When he left his job under fire, he was set to receive $1.5 million in total compensation for running one of the county's poorest cities.
James Spertus, Rizzo's attorney, told the court Wednesday that it would be unfair to hold the trial in Los Angeles because the public perception was that Rizzo is "a scoundrel and should spend rest of life in jail."
Spertus said more than 400 articles have mentioned Rizzo and that artists had placed unflattering posters of his client around Los Angeles. He said more articles have been written about Rizzo than about the ongoing Michael Jackson wrongful death lawsuit, taking place several blocks away.
"I'm not so sure about that," Kennedy said.
Rizzo did not appear in court because "his knee exploded and he had emergency surgery," his attorney said.
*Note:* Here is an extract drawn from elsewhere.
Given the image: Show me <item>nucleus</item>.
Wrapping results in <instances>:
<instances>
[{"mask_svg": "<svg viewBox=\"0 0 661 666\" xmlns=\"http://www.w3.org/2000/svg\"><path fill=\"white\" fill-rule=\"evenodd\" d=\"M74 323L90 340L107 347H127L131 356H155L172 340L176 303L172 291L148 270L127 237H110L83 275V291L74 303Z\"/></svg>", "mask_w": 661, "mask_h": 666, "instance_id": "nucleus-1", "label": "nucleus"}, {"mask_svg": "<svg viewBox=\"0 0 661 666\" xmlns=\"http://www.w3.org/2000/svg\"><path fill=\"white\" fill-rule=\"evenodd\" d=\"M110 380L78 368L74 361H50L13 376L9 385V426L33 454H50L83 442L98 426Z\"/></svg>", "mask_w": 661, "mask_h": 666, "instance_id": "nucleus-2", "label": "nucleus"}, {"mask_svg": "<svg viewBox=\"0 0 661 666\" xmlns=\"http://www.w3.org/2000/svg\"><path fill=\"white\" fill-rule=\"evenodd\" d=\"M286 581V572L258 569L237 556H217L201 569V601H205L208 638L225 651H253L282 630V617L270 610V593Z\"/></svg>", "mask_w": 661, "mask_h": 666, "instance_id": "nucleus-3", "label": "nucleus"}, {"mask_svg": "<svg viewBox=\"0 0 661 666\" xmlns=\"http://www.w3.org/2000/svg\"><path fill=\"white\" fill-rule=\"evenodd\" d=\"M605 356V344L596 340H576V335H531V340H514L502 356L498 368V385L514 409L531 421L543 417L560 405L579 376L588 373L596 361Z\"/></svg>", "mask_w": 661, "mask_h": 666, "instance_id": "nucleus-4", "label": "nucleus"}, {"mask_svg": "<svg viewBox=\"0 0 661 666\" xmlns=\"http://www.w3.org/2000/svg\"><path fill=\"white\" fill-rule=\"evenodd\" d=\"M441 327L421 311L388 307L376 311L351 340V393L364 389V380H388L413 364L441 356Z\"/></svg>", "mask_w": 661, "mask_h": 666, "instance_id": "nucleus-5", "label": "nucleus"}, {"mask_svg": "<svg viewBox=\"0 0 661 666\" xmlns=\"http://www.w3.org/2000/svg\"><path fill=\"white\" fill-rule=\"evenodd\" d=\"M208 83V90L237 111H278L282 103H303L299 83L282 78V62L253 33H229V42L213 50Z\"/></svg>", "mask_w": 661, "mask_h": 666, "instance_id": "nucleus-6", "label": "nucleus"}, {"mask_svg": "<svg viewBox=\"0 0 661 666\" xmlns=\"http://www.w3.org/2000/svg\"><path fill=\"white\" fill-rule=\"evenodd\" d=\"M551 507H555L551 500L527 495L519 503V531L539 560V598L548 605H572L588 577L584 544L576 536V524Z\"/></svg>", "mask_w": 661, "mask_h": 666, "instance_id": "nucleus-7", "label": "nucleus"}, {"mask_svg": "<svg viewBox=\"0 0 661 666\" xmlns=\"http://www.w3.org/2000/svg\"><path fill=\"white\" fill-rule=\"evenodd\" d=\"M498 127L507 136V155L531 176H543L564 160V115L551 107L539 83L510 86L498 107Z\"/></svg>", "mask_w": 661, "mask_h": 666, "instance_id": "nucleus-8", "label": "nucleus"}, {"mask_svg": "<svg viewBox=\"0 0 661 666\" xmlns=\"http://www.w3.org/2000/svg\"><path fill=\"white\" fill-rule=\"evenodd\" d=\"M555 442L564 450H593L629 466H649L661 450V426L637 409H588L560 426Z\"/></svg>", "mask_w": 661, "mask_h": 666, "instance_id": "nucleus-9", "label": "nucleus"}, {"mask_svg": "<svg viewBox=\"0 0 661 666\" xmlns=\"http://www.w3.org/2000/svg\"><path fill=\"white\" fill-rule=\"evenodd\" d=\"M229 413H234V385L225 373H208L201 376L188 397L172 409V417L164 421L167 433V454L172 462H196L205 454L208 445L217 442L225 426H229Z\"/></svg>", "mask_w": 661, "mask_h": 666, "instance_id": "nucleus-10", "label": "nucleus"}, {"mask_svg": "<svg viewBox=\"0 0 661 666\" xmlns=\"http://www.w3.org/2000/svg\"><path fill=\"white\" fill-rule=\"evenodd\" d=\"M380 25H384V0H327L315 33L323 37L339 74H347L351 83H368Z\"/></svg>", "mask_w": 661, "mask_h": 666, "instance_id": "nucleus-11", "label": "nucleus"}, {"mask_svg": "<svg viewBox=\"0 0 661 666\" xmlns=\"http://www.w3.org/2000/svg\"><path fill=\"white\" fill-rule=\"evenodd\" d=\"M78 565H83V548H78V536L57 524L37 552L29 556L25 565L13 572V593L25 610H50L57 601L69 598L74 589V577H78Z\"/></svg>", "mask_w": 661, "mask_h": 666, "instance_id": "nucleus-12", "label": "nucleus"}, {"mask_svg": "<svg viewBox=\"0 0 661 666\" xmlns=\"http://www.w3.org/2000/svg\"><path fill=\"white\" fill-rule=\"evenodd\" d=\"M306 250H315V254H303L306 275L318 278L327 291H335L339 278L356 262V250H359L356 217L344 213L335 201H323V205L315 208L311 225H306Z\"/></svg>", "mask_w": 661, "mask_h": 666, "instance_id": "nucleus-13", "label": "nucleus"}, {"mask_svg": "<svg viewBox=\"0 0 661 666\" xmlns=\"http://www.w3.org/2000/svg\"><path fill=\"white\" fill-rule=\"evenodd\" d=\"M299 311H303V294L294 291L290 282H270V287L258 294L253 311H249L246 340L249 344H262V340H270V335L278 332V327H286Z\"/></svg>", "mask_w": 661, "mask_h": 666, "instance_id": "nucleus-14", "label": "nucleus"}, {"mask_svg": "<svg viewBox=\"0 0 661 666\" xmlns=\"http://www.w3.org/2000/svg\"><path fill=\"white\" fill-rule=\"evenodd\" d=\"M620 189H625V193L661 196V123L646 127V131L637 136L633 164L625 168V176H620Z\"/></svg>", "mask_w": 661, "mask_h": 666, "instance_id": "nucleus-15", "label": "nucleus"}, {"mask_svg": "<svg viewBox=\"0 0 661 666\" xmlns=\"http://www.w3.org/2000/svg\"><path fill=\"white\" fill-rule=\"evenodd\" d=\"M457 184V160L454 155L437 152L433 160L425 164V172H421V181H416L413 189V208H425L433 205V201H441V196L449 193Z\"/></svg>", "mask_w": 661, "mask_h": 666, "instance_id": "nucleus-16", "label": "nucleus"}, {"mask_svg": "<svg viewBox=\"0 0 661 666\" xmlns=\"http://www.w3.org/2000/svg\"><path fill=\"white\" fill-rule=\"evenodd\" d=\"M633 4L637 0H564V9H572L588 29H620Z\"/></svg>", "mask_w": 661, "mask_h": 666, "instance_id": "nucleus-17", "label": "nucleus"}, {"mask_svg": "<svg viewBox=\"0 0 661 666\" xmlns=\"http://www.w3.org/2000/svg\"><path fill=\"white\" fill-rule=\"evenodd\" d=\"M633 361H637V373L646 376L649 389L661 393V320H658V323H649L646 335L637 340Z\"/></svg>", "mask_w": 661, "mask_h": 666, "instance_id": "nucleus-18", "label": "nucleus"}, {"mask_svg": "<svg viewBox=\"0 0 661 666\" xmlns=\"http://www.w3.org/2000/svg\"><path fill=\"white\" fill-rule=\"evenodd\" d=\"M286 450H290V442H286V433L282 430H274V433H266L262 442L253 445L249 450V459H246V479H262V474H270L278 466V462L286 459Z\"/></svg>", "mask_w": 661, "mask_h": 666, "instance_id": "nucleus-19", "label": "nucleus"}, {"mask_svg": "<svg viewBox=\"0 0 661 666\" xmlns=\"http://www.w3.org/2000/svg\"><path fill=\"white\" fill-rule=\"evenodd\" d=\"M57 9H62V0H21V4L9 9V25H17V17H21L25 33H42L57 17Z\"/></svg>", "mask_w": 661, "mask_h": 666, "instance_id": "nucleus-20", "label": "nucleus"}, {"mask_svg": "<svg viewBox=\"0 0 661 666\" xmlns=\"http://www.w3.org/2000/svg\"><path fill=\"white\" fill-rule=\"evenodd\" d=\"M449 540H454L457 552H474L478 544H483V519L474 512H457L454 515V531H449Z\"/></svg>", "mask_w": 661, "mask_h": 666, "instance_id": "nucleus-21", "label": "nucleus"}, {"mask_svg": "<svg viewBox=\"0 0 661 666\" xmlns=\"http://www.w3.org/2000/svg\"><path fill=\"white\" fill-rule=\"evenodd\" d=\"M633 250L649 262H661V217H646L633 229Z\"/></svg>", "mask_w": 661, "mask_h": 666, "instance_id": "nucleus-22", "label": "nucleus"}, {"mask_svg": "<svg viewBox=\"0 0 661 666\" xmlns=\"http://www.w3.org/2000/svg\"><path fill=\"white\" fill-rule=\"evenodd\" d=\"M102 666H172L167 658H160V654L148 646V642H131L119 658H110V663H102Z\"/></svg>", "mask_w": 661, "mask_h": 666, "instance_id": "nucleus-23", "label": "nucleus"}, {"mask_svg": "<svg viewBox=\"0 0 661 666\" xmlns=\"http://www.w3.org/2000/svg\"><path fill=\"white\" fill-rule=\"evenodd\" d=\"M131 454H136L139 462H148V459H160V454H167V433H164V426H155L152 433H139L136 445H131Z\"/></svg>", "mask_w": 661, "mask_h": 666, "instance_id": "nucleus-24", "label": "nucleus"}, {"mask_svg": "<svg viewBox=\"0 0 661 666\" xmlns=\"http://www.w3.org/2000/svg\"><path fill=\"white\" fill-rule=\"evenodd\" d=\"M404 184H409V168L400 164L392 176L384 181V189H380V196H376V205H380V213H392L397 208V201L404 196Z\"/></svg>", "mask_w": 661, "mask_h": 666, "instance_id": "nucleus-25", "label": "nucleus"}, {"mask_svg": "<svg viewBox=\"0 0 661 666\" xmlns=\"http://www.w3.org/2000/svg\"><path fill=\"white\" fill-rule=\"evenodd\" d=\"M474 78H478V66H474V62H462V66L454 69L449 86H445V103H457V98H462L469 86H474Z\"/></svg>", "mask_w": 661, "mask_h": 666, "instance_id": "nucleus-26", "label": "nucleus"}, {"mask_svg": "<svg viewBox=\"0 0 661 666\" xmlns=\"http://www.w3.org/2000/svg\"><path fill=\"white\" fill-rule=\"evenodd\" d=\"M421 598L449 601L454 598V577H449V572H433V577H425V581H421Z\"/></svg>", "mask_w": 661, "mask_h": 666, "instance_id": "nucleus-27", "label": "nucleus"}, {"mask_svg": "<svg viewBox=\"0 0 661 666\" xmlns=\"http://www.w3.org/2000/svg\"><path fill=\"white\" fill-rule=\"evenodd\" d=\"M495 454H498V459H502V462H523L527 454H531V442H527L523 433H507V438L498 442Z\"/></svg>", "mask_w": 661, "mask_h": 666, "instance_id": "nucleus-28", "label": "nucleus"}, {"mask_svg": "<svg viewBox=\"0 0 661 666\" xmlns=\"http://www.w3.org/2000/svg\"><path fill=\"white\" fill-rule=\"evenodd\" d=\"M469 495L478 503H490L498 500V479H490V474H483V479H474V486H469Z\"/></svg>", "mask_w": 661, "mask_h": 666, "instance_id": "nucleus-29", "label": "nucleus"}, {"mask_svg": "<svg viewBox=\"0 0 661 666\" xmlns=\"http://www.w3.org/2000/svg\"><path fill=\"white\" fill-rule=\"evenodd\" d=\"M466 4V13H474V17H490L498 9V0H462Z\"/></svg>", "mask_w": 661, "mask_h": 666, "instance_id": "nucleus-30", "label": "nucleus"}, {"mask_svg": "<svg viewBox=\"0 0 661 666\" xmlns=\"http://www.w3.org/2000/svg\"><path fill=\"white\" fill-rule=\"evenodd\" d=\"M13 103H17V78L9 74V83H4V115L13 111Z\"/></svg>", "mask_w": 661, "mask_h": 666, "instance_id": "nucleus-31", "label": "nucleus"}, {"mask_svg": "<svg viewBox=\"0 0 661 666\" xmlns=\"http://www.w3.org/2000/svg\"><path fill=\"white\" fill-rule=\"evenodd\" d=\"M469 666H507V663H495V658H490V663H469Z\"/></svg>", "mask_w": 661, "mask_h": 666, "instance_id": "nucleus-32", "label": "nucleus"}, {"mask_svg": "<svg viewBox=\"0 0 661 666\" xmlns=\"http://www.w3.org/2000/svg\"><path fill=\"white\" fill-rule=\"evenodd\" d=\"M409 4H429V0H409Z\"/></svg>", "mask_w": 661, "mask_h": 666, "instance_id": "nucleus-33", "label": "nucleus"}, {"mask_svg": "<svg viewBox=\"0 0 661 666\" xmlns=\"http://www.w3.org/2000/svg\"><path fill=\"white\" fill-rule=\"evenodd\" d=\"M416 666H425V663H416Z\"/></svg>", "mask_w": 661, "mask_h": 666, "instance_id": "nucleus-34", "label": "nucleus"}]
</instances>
The hearing also provided some details as to how Rizzo is paying — or not paying — for his defense.
The judge told Spertus that he would have had a stronger case for a change of venue if he had conducted a poll that showed how biased people were against his client. Spertus told the judge it would have cost $50,000.
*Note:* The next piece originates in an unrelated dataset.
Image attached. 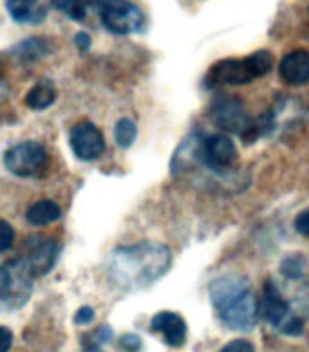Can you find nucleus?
Returning <instances> with one entry per match:
<instances>
[{"mask_svg":"<svg viewBox=\"0 0 309 352\" xmlns=\"http://www.w3.org/2000/svg\"><path fill=\"white\" fill-rule=\"evenodd\" d=\"M172 255L164 244L140 242L112 251L107 273L114 285L123 291L145 289L170 270Z\"/></svg>","mask_w":309,"mask_h":352,"instance_id":"1","label":"nucleus"},{"mask_svg":"<svg viewBox=\"0 0 309 352\" xmlns=\"http://www.w3.org/2000/svg\"><path fill=\"white\" fill-rule=\"evenodd\" d=\"M208 293L224 325L242 333H248L255 327L259 304L246 278L222 276L213 280Z\"/></svg>","mask_w":309,"mask_h":352,"instance_id":"2","label":"nucleus"},{"mask_svg":"<svg viewBox=\"0 0 309 352\" xmlns=\"http://www.w3.org/2000/svg\"><path fill=\"white\" fill-rule=\"evenodd\" d=\"M271 67H273V54L270 51H257L244 58L221 60L210 67L204 78V85L206 89L246 85L270 73Z\"/></svg>","mask_w":309,"mask_h":352,"instance_id":"3","label":"nucleus"},{"mask_svg":"<svg viewBox=\"0 0 309 352\" xmlns=\"http://www.w3.org/2000/svg\"><path fill=\"white\" fill-rule=\"evenodd\" d=\"M34 273L25 258L0 265V311H15L31 298Z\"/></svg>","mask_w":309,"mask_h":352,"instance_id":"4","label":"nucleus"},{"mask_svg":"<svg viewBox=\"0 0 309 352\" xmlns=\"http://www.w3.org/2000/svg\"><path fill=\"white\" fill-rule=\"evenodd\" d=\"M98 13L107 31L114 34H134L145 28L143 11L131 0H98Z\"/></svg>","mask_w":309,"mask_h":352,"instance_id":"5","label":"nucleus"},{"mask_svg":"<svg viewBox=\"0 0 309 352\" xmlns=\"http://www.w3.org/2000/svg\"><path fill=\"white\" fill-rule=\"evenodd\" d=\"M262 314H264L266 322H270L277 331L288 334V336H300L304 333V322L291 311L288 300L282 296L273 280H268L264 285Z\"/></svg>","mask_w":309,"mask_h":352,"instance_id":"6","label":"nucleus"},{"mask_svg":"<svg viewBox=\"0 0 309 352\" xmlns=\"http://www.w3.org/2000/svg\"><path fill=\"white\" fill-rule=\"evenodd\" d=\"M49 155L44 145L36 141H24L6 150L4 166L17 177H34L47 168Z\"/></svg>","mask_w":309,"mask_h":352,"instance_id":"7","label":"nucleus"},{"mask_svg":"<svg viewBox=\"0 0 309 352\" xmlns=\"http://www.w3.org/2000/svg\"><path fill=\"white\" fill-rule=\"evenodd\" d=\"M199 163L213 174H224L237 161V148L226 134H212L204 138L195 148Z\"/></svg>","mask_w":309,"mask_h":352,"instance_id":"8","label":"nucleus"},{"mask_svg":"<svg viewBox=\"0 0 309 352\" xmlns=\"http://www.w3.org/2000/svg\"><path fill=\"white\" fill-rule=\"evenodd\" d=\"M69 145L80 161H96L105 150V138L94 123L80 121L69 132Z\"/></svg>","mask_w":309,"mask_h":352,"instance_id":"9","label":"nucleus"},{"mask_svg":"<svg viewBox=\"0 0 309 352\" xmlns=\"http://www.w3.org/2000/svg\"><path fill=\"white\" fill-rule=\"evenodd\" d=\"M210 118L221 131L241 134L242 138H246V134L250 132L251 120L248 118L242 103L235 98L215 100V103L210 109Z\"/></svg>","mask_w":309,"mask_h":352,"instance_id":"10","label":"nucleus"},{"mask_svg":"<svg viewBox=\"0 0 309 352\" xmlns=\"http://www.w3.org/2000/svg\"><path fill=\"white\" fill-rule=\"evenodd\" d=\"M56 256H58V244L54 239L31 236L28 241V255L24 258L31 265L34 275H45L47 271H51Z\"/></svg>","mask_w":309,"mask_h":352,"instance_id":"11","label":"nucleus"},{"mask_svg":"<svg viewBox=\"0 0 309 352\" xmlns=\"http://www.w3.org/2000/svg\"><path fill=\"white\" fill-rule=\"evenodd\" d=\"M150 329L154 333H160L164 343L174 349L183 347L187 342V333H189L183 316H179L178 313H172V311H161L156 314L150 322Z\"/></svg>","mask_w":309,"mask_h":352,"instance_id":"12","label":"nucleus"},{"mask_svg":"<svg viewBox=\"0 0 309 352\" xmlns=\"http://www.w3.org/2000/svg\"><path fill=\"white\" fill-rule=\"evenodd\" d=\"M279 74L288 85H304L309 82V53L293 51L286 54L279 65Z\"/></svg>","mask_w":309,"mask_h":352,"instance_id":"13","label":"nucleus"},{"mask_svg":"<svg viewBox=\"0 0 309 352\" xmlns=\"http://www.w3.org/2000/svg\"><path fill=\"white\" fill-rule=\"evenodd\" d=\"M62 217V210L54 201L51 199H42L36 201L33 206H30L28 213H25V221L30 222L31 226L42 228L47 224H53Z\"/></svg>","mask_w":309,"mask_h":352,"instance_id":"14","label":"nucleus"},{"mask_svg":"<svg viewBox=\"0 0 309 352\" xmlns=\"http://www.w3.org/2000/svg\"><path fill=\"white\" fill-rule=\"evenodd\" d=\"M36 2L39 0H6V10L19 24L40 22L45 19V10H36Z\"/></svg>","mask_w":309,"mask_h":352,"instance_id":"15","label":"nucleus"},{"mask_svg":"<svg viewBox=\"0 0 309 352\" xmlns=\"http://www.w3.org/2000/svg\"><path fill=\"white\" fill-rule=\"evenodd\" d=\"M54 100H56V89L49 82H40L33 85V89L24 98L25 107H30L31 111H44L53 105Z\"/></svg>","mask_w":309,"mask_h":352,"instance_id":"16","label":"nucleus"},{"mask_svg":"<svg viewBox=\"0 0 309 352\" xmlns=\"http://www.w3.org/2000/svg\"><path fill=\"white\" fill-rule=\"evenodd\" d=\"M49 51L51 47H49L47 40L36 38V36L24 40L17 47H13V54H17L22 62H34V60L45 56Z\"/></svg>","mask_w":309,"mask_h":352,"instance_id":"17","label":"nucleus"},{"mask_svg":"<svg viewBox=\"0 0 309 352\" xmlns=\"http://www.w3.org/2000/svg\"><path fill=\"white\" fill-rule=\"evenodd\" d=\"M51 6L74 22H83L87 15V8L83 0H51Z\"/></svg>","mask_w":309,"mask_h":352,"instance_id":"18","label":"nucleus"},{"mask_svg":"<svg viewBox=\"0 0 309 352\" xmlns=\"http://www.w3.org/2000/svg\"><path fill=\"white\" fill-rule=\"evenodd\" d=\"M138 138V126L132 120L129 118H121L120 121L114 126V140H116V145H120L121 148H129Z\"/></svg>","mask_w":309,"mask_h":352,"instance_id":"19","label":"nucleus"},{"mask_svg":"<svg viewBox=\"0 0 309 352\" xmlns=\"http://www.w3.org/2000/svg\"><path fill=\"white\" fill-rule=\"evenodd\" d=\"M13 242H15V230L11 228L10 222L0 219V253L11 250Z\"/></svg>","mask_w":309,"mask_h":352,"instance_id":"20","label":"nucleus"},{"mask_svg":"<svg viewBox=\"0 0 309 352\" xmlns=\"http://www.w3.org/2000/svg\"><path fill=\"white\" fill-rule=\"evenodd\" d=\"M293 226L295 230H297V233H300L302 236H308L309 239V208L302 210V212L295 217Z\"/></svg>","mask_w":309,"mask_h":352,"instance_id":"21","label":"nucleus"},{"mask_svg":"<svg viewBox=\"0 0 309 352\" xmlns=\"http://www.w3.org/2000/svg\"><path fill=\"white\" fill-rule=\"evenodd\" d=\"M295 258H297V256H293V258H286L284 264H282L284 275L290 276V278H299L300 273H302V267H304V262H295Z\"/></svg>","mask_w":309,"mask_h":352,"instance_id":"22","label":"nucleus"},{"mask_svg":"<svg viewBox=\"0 0 309 352\" xmlns=\"http://www.w3.org/2000/svg\"><path fill=\"white\" fill-rule=\"evenodd\" d=\"M219 352H253V345L248 340H233L226 343Z\"/></svg>","mask_w":309,"mask_h":352,"instance_id":"23","label":"nucleus"},{"mask_svg":"<svg viewBox=\"0 0 309 352\" xmlns=\"http://www.w3.org/2000/svg\"><path fill=\"white\" fill-rule=\"evenodd\" d=\"M120 345L127 352H138L141 349V340L136 334H125V336L120 338Z\"/></svg>","mask_w":309,"mask_h":352,"instance_id":"24","label":"nucleus"},{"mask_svg":"<svg viewBox=\"0 0 309 352\" xmlns=\"http://www.w3.org/2000/svg\"><path fill=\"white\" fill-rule=\"evenodd\" d=\"M92 320H94V309L87 307V305L78 309L76 314H74V323H78V325H87Z\"/></svg>","mask_w":309,"mask_h":352,"instance_id":"25","label":"nucleus"},{"mask_svg":"<svg viewBox=\"0 0 309 352\" xmlns=\"http://www.w3.org/2000/svg\"><path fill=\"white\" fill-rule=\"evenodd\" d=\"M11 345H13V333L4 325H0V352H8Z\"/></svg>","mask_w":309,"mask_h":352,"instance_id":"26","label":"nucleus"},{"mask_svg":"<svg viewBox=\"0 0 309 352\" xmlns=\"http://www.w3.org/2000/svg\"><path fill=\"white\" fill-rule=\"evenodd\" d=\"M74 44H76V47L80 49L82 53H85V51L91 47V36H89L87 33L80 31V33L74 34Z\"/></svg>","mask_w":309,"mask_h":352,"instance_id":"27","label":"nucleus"},{"mask_svg":"<svg viewBox=\"0 0 309 352\" xmlns=\"http://www.w3.org/2000/svg\"><path fill=\"white\" fill-rule=\"evenodd\" d=\"M112 333H111V327H102L98 329L96 334H94V342H96V345H103V343H107L109 340H111Z\"/></svg>","mask_w":309,"mask_h":352,"instance_id":"28","label":"nucleus"},{"mask_svg":"<svg viewBox=\"0 0 309 352\" xmlns=\"http://www.w3.org/2000/svg\"><path fill=\"white\" fill-rule=\"evenodd\" d=\"M0 91H2V87H0ZM2 96H4V94H2V92H0V100H2Z\"/></svg>","mask_w":309,"mask_h":352,"instance_id":"29","label":"nucleus"},{"mask_svg":"<svg viewBox=\"0 0 309 352\" xmlns=\"http://www.w3.org/2000/svg\"><path fill=\"white\" fill-rule=\"evenodd\" d=\"M83 2H85V0H83Z\"/></svg>","mask_w":309,"mask_h":352,"instance_id":"30","label":"nucleus"},{"mask_svg":"<svg viewBox=\"0 0 309 352\" xmlns=\"http://www.w3.org/2000/svg\"><path fill=\"white\" fill-rule=\"evenodd\" d=\"M308 11H309V10H308Z\"/></svg>","mask_w":309,"mask_h":352,"instance_id":"31","label":"nucleus"}]
</instances>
"We don't have the money.... This entire defense is being financed, unfortunately, by me," he said.
At one time, Rizzo owned a $1-million home in Huntington Beach, a 10-acre ranch in Washington and a stable of racehorses.
Jury selection is scheduled to begin Oct. 7. Plans have been made to pass out questionnaires to 350 potential jurors.
Kennedy also turned down a motion to hold a separate trial for Angela Spaccia, the former assistant city manager who is accused on 13 counts of corruption.
Her attorney, Harland Braun, said Spaccia's defense would blame Rizzo for the wrongdoing in Bell.
"It's going to be a bloodbath," he said.
Braun said he supported the change of venue but didn't join the motion because it would be a financial burden for Spaccia if the trial was moved.
At one point during Wednesday's hearing, as Braun argued that Spaccia's credit card receipts showed she was in Southern California and not at Rizzo's horse ranch as prosecutors had once claimed, the judge quickly weighed in.
"She had a lot of money to spend," Kennedy said, a reference to the $376,000 annual salary she was receiving in Bell.
Rizzo's trial follows the prosecution of six former Bell council members who were charged with being paid for sitting on city boards that seldom — if ever — met, pushing their annual salaries to as high as $100,000. Five were convicted on some charges and acquitted on others. One former council member, a pastor, was acquitted on all charges.
The jury also failed to reach a verdict on some charges and the council members will be retried on those counts next year.